À l’une des stations de la forêt, Hilperik s’arrêta et fit partir un message ordonnant à Chlodowig de se rendre auprès de lui, seul, pour un entretien secret[3]. Le jeune homme crut peut-être que ce rendez-vous mystérieux était arrangé par son père afin de lui donner le moyen de s’expliquer devant lui, de parler librement et de prouver son innocence ; du moins il obéit sans retard, n’ayant aucun soupçon de ce qui allait suivre. Arrivé à la forêt, il se trouva bientôt en présence de son père et des ducs Bob et Desiderius, qui se tenaient tous deux près de lui. On ne sait de quel air le roi accueillit son fils, s’il éclata en reproches et en malédictions, ou s’il n’y eut de sa part qu’un morne silence avec un signe de commandement. À ce signe, ou à l’ordre qui leur fut donné, Desiderius et Bob s’approchèrent du jeune prince, et le saisissant, chacun de son côté, par un bras, ils le tinrent avec force pendant qu’on lui enlevait son épée[4]. Quand il fut désarmé, on le dépouilla de ses riches habits, et on le couvrit de vêtemens grossiers ; accoutré ainsi et chargé de liens comme un vil malfaiteur, il fut conduit devant la reine et remis à sa discrétion[5].
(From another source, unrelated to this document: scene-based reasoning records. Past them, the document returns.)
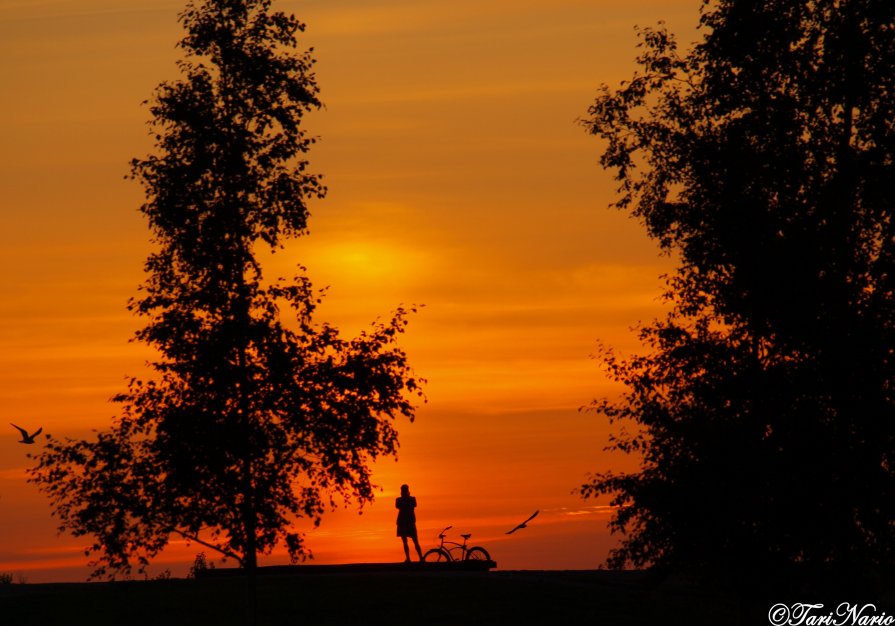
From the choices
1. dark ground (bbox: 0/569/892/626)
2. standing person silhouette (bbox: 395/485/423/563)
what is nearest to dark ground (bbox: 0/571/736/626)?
dark ground (bbox: 0/569/892/626)

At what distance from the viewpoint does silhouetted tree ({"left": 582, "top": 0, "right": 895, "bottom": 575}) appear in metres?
31.2

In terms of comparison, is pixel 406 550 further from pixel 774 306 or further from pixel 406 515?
pixel 774 306

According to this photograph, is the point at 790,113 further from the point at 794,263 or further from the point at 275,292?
the point at 275,292

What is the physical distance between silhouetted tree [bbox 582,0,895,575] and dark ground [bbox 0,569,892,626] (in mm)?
2271

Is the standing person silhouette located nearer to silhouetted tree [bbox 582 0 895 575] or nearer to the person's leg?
the person's leg

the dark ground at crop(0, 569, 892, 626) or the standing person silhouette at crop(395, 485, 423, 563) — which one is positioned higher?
the standing person silhouette at crop(395, 485, 423, 563)

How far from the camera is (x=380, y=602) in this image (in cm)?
3484

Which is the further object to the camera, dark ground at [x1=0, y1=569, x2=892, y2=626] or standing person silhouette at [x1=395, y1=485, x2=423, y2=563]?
standing person silhouette at [x1=395, y1=485, x2=423, y2=563]

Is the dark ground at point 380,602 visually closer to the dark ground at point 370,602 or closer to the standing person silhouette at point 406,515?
the dark ground at point 370,602

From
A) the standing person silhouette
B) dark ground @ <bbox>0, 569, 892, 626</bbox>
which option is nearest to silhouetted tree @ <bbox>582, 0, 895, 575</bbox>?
dark ground @ <bbox>0, 569, 892, 626</bbox>

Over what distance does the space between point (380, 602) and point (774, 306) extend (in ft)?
40.5

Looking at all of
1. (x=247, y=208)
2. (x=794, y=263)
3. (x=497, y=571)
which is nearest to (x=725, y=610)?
(x=497, y=571)

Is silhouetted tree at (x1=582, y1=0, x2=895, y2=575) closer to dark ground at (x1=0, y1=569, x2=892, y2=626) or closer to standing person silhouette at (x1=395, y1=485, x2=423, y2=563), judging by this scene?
dark ground at (x1=0, y1=569, x2=892, y2=626)

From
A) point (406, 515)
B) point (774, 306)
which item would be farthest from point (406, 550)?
point (774, 306)
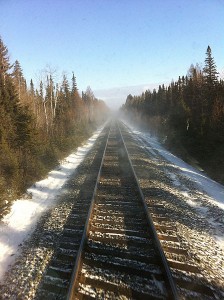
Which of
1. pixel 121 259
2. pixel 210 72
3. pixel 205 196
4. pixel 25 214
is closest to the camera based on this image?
pixel 121 259

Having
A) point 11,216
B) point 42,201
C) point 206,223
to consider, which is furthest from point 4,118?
point 206,223

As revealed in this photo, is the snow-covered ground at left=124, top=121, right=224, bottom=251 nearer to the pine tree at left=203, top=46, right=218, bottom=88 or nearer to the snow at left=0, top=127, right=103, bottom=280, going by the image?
the snow at left=0, top=127, right=103, bottom=280

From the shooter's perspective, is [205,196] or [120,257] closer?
[120,257]

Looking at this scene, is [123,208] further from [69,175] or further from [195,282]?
[69,175]

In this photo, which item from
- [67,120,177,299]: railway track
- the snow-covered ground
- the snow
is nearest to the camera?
[67,120,177,299]: railway track

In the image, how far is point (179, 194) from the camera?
9.90m

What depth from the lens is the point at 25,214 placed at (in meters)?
8.22

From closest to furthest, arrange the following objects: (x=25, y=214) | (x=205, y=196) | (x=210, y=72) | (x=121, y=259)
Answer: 1. (x=121, y=259)
2. (x=25, y=214)
3. (x=205, y=196)
4. (x=210, y=72)

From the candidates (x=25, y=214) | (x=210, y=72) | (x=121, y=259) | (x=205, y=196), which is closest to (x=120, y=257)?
(x=121, y=259)

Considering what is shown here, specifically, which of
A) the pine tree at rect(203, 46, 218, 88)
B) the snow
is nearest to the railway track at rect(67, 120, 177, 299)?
the snow

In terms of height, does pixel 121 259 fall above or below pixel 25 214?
below

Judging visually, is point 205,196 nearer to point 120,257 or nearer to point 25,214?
point 120,257

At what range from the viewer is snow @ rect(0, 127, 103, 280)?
20.1ft

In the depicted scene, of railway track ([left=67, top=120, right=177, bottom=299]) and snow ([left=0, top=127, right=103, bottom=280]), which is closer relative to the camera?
railway track ([left=67, top=120, right=177, bottom=299])
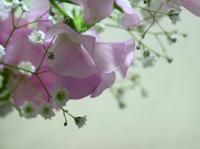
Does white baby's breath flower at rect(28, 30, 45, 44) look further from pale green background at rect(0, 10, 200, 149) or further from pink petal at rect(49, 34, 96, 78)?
pale green background at rect(0, 10, 200, 149)

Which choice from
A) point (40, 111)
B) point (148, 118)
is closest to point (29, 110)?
point (40, 111)

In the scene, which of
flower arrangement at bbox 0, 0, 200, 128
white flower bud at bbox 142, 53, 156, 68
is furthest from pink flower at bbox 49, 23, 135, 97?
white flower bud at bbox 142, 53, 156, 68

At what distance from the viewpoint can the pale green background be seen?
3.16 feet

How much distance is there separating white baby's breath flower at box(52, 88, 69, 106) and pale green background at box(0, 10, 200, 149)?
60 cm

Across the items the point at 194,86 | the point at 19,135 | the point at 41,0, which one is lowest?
the point at 19,135

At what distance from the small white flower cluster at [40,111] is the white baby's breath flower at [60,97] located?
0.01 m

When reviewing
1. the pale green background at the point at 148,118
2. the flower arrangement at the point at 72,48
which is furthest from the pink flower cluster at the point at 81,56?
the pale green background at the point at 148,118

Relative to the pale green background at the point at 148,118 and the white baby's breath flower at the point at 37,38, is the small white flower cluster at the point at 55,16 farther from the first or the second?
the pale green background at the point at 148,118

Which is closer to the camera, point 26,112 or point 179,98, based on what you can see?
point 26,112

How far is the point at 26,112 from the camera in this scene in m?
0.38

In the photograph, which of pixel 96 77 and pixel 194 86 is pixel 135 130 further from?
pixel 96 77

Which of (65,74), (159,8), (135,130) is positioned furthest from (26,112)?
(135,130)

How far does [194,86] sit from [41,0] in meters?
0.64

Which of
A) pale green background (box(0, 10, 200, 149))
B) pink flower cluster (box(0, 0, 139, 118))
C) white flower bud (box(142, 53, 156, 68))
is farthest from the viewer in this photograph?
pale green background (box(0, 10, 200, 149))
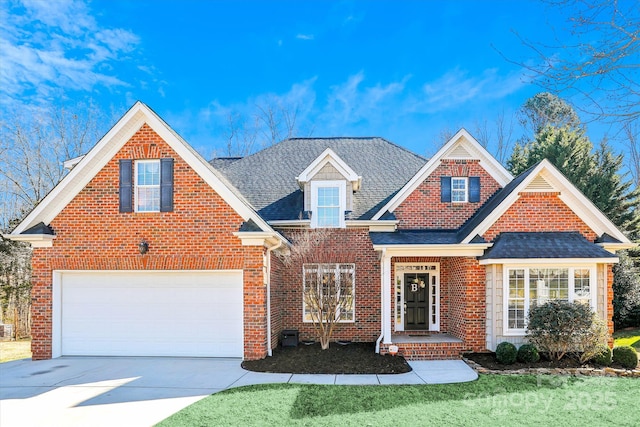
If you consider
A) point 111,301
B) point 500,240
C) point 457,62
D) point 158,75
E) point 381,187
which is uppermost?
point 158,75

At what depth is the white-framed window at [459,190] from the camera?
45.7 ft

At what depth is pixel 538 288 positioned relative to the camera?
1156 cm

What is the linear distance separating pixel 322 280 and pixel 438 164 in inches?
203

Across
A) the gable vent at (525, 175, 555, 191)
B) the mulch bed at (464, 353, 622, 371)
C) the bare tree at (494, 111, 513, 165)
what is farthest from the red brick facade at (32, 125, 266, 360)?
the bare tree at (494, 111, 513, 165)

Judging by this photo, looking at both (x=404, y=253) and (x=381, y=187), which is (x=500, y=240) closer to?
(x=404, y=253)

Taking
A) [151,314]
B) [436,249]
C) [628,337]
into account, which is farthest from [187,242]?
[628,337]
Quoique Frédégonde eût d’avance bien arrêté ce qu’elle voulait

  1. Tunc rex in venationem directus… (Greg. Turon., Hist. Franc., lib. V, cap. XL, apud Script. rer. gallic. et francic., t. II, p. 256.) — Bobo dus filius Mummoleni… Bodegisilus, filius Mummoleni suessionici. (Ibid., lib. VI, cap. XLVI, p. 290, et lib. X, cap. II, p. 364.) — Les syllabes Bob, Bab, Bod, Bad, Bat, se substituaient souvent, comme petit nom familier, aux noms germaniques formés du composant Bald ou Baud, et d’un autre mot quelconque. — Voyez les troisième et sixième Lettres (15 juillet 1834 et 1er décembre 1836).
  2. Voy. l’histoire d’Arcadius, sénateur arverne, (Grégoire de Tours, liv. III, ch. IX, XII et XVIII.)
  3. Eum præcepit arcessiri secretius. (Greg. Turon., Hist. Franc., lib. V, cap. XL, apud Script. rer. gallic. et francic., t. II, p. 256.)
  4. Quo adveniente, ex jussu regis adprehensus in manicis a Desiderio atque Bobone ducibus… (Ibid.)
  5. Nudatur armis et vestibus, ac vili indumento contectus, reginæ vinctus adducitur. (Ibid.)